We were recently contacted by a young transplant recipient, Allyssa Prinzi, who asked to share her personal story. First, we asked her an important question:
Alyssa, what does being a PowerPlayer mean to you?
A PowerPlayer is someone who isn’t afraid to take action for themselves and for others. Creating awareness of the act of organ donation takes a strong person who isn’t afraid to face differences of opinion and is able to educate others about organ donation and transplantation. We need to support our doctors, transplant coordinators, nurses, and all the other healthcare professionals who deal with this sensitive subject every day, as well as the public relations and media professionals who present the facts to the public. Because of these dedicated men and woman I am alive today, able to tell my story, and have become a PowerPlayer myself to help raise awareness for this life-saving cause.
Alyssa then shared her inspiring story with us:
For years I had been suffering with intermittent chest pain. Because I was only in my late 20s, I didn’t really think anything of it. I made appointments to see a few doctors and get checked out, and when nothing alarming came out of those doctors’ visits, I carried on like any other 28-year-old. I was living in Chicago, going out with my friends and working on the glamorous Oak Street, unaware that this heaviness on my chest was slowly affecting my heart function.

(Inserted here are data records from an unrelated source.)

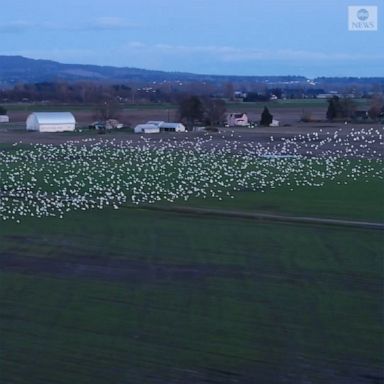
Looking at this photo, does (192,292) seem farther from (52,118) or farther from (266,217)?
(52,118)

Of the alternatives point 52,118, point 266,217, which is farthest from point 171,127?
point 266,217

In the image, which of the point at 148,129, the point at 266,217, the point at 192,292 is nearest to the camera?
the point at 192,292

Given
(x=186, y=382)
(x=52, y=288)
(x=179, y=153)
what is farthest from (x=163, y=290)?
(x=179, y=153)

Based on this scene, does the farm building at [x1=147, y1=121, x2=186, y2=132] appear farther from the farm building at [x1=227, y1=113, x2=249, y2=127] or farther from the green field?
the green field

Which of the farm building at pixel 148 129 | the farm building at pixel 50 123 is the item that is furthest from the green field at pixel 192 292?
the farm building at pixel 50 123

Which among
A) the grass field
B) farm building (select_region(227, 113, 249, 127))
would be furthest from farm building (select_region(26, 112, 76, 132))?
the grass field

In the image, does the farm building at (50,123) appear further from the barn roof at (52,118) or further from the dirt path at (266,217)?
the dirt path at (266,217)
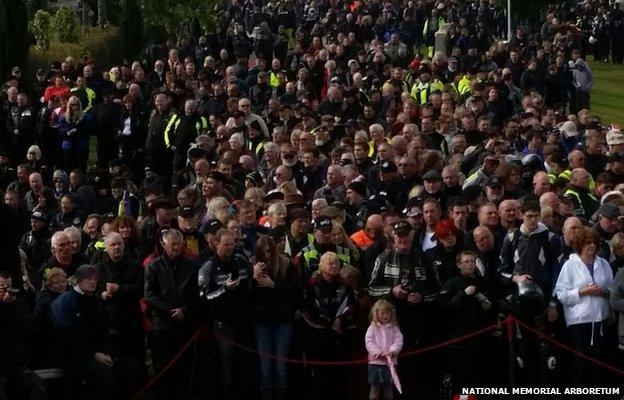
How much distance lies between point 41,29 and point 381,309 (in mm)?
25628

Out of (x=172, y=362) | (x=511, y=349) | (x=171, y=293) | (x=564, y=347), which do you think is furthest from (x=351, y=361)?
(x=564, y=347)

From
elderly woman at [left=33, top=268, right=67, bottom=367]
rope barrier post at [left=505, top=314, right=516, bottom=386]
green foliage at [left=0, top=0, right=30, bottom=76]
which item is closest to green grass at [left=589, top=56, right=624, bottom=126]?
green foliage at [left=0, top=0, right=30, bottom=76]

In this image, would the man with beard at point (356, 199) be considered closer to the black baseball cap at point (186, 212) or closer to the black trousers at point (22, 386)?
the black baseball cap at point (186, 212)

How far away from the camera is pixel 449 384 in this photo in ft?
48.8

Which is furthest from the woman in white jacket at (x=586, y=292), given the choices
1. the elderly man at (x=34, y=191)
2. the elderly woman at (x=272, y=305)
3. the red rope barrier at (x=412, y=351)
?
the elderly man at (x=34, y=191)

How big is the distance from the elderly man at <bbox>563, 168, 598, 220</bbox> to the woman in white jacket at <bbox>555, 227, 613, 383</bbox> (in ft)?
7.93

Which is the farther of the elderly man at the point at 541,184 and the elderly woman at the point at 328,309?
the elderly man at the point at 541,184

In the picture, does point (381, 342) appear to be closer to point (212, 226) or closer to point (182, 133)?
point (212, 226)

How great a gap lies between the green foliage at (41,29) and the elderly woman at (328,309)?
2392cm

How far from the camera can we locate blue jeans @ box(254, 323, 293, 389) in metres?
14.8

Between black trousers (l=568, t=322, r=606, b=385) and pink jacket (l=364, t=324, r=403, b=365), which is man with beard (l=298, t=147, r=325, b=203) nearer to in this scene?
pink jacket (l=364, t=324, r=403, b=365)

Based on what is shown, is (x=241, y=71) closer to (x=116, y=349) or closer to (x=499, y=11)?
(x=116, y=349)

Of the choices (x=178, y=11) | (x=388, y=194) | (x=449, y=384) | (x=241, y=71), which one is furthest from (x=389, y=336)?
(x=178, y=11)

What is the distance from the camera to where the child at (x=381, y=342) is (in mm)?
14250
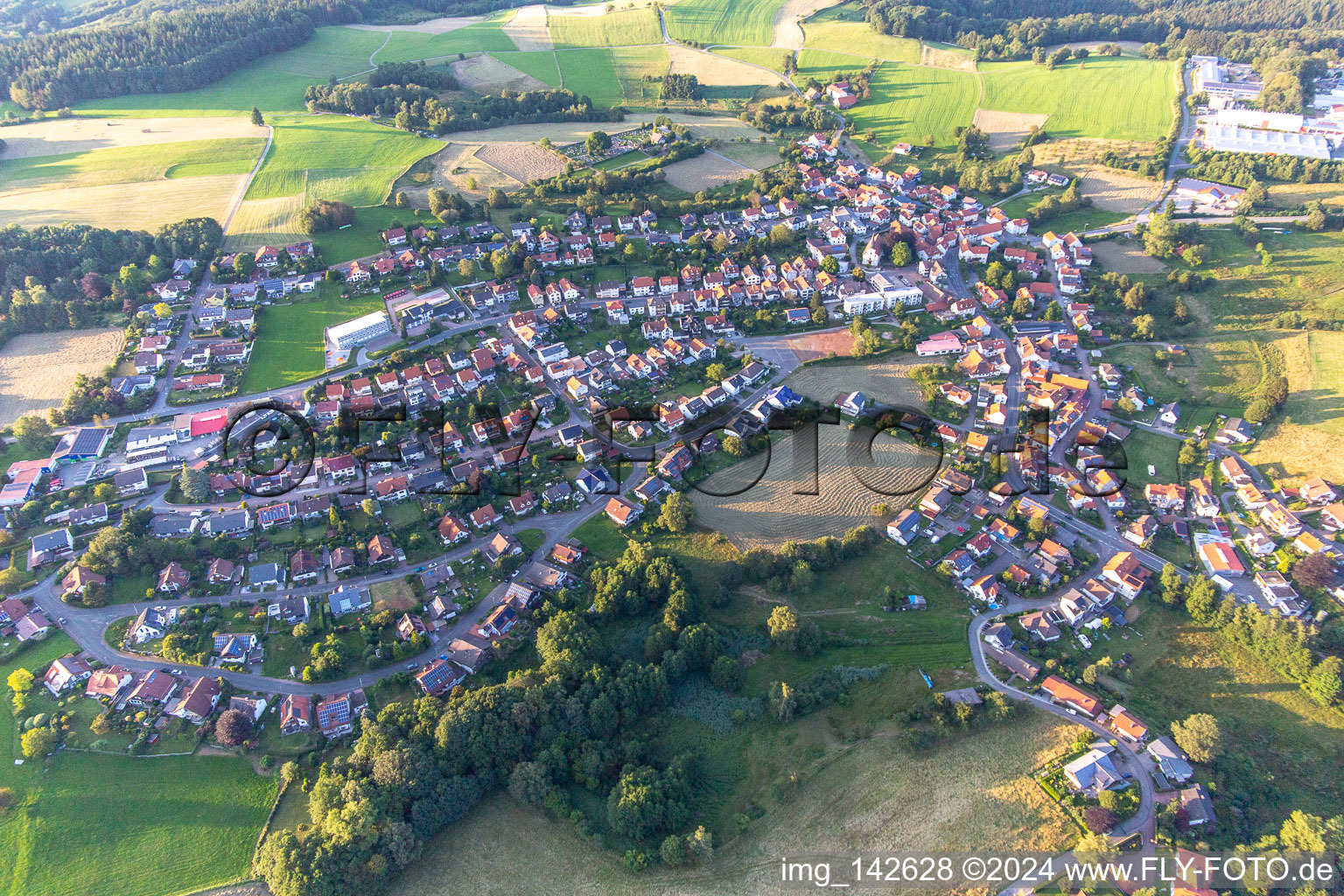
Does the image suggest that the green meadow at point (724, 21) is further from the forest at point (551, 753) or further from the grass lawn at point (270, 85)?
the forest at point (551, 753)

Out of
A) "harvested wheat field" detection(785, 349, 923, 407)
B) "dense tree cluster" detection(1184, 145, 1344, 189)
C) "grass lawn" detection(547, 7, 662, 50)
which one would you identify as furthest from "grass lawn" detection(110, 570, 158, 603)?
"grass lawn" detection(547, 7, 662, 50)

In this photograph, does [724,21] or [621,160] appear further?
[724,21]

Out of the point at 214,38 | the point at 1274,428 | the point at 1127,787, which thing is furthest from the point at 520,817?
the point at 214,38

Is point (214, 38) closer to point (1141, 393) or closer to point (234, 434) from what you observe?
point (234, 434)

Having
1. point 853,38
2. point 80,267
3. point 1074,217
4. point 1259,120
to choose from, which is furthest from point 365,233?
point 1259,120

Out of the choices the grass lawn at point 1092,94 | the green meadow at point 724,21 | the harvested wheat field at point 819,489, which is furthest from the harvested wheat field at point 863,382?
the green meadow at point 724,21

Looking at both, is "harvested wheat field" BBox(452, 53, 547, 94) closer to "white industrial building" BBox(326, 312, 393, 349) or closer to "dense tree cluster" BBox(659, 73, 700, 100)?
"dense tree cluster" BBox(659, 73, 700, 100)

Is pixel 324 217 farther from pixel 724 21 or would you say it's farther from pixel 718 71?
pixel 724 21
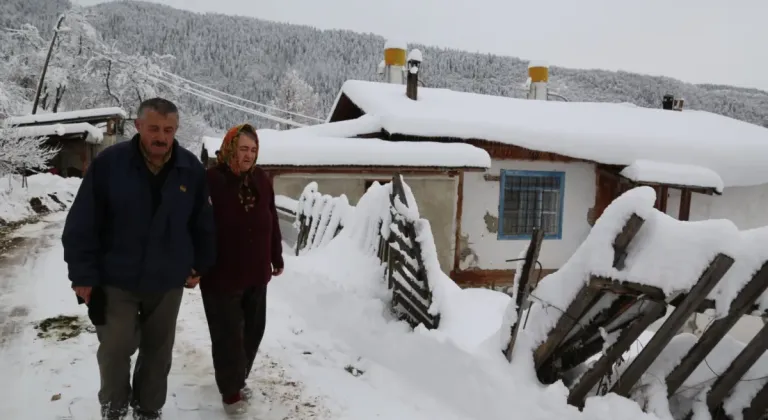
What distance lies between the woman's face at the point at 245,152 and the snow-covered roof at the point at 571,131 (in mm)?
7354

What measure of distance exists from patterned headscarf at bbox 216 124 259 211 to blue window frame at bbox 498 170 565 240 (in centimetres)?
852

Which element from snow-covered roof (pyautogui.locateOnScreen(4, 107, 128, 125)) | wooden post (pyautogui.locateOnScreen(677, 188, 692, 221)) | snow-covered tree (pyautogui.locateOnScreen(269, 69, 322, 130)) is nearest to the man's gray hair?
wooden post (pyautogui.locateOnScreen(677, 188, 692, 221))

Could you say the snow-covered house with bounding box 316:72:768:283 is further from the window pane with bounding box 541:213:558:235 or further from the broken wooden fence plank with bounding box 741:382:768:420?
the broken wooden fence plank with bounding box 741:382:768:420

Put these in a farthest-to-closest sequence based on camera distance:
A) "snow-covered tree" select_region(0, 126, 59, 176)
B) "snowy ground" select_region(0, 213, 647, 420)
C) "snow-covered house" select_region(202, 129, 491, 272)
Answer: "snow-covered tree" select_region(0, 126, 59, 176), "snow-covered house" select_region(202, 129, 491, 272), "snowy ground" select_region(0, 213, 647, 420)

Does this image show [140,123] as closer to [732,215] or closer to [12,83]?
[732,215]

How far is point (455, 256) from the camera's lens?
10.1 metres

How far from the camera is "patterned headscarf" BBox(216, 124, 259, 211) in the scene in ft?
9.23

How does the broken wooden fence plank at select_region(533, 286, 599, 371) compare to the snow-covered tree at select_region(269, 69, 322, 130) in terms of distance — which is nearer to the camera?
the broken wooden fence plank at select_region(533, 286, 599, 371)

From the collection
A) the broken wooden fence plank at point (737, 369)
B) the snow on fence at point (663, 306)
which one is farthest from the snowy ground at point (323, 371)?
the broken wooden fence plank at point (737, 369)

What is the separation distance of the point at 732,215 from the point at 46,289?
45.6 feet

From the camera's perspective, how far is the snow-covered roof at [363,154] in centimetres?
870

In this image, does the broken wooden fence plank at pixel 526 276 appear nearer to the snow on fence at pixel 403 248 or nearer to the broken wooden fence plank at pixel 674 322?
the broken wooden fence plank at pixel 674 322

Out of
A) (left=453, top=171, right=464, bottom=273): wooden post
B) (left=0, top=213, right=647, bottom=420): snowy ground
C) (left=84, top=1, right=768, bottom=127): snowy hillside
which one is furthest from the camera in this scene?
(left=84, top=1, right=768, bottom=127): snowy hillside

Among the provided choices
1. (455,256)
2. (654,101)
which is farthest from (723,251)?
(654,101)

Deep down inside I felt something was off, and made a decision to move back to New York. The chest discomfort was getting worse and within a year of being back home with all my family and friends I was diagnosed with severe vasospasms. Things started to progress very quickly at that point. Within months I had a defibrillator implanted in my chest and numerous stents placed in my arteries to open up blockages. After months in the hospital, trying every medical therapy possible, I was not getting better: my heart was failing. On May 28, 2010 my heart gave up; the next thing I knew I was being rushed for open heart surgery to get a device placed around my heart called a Left Ventricular Assist Device (LVAD). The LVAD is a heart pump which takes over the action of the heart by pumping blood from the left ventricle to the aorta and then out to the rest of the body. I went home about ten days after that surgery and was immediately placed on the heart transplant list. Now it was time to wait for the phone call that would change my life forever.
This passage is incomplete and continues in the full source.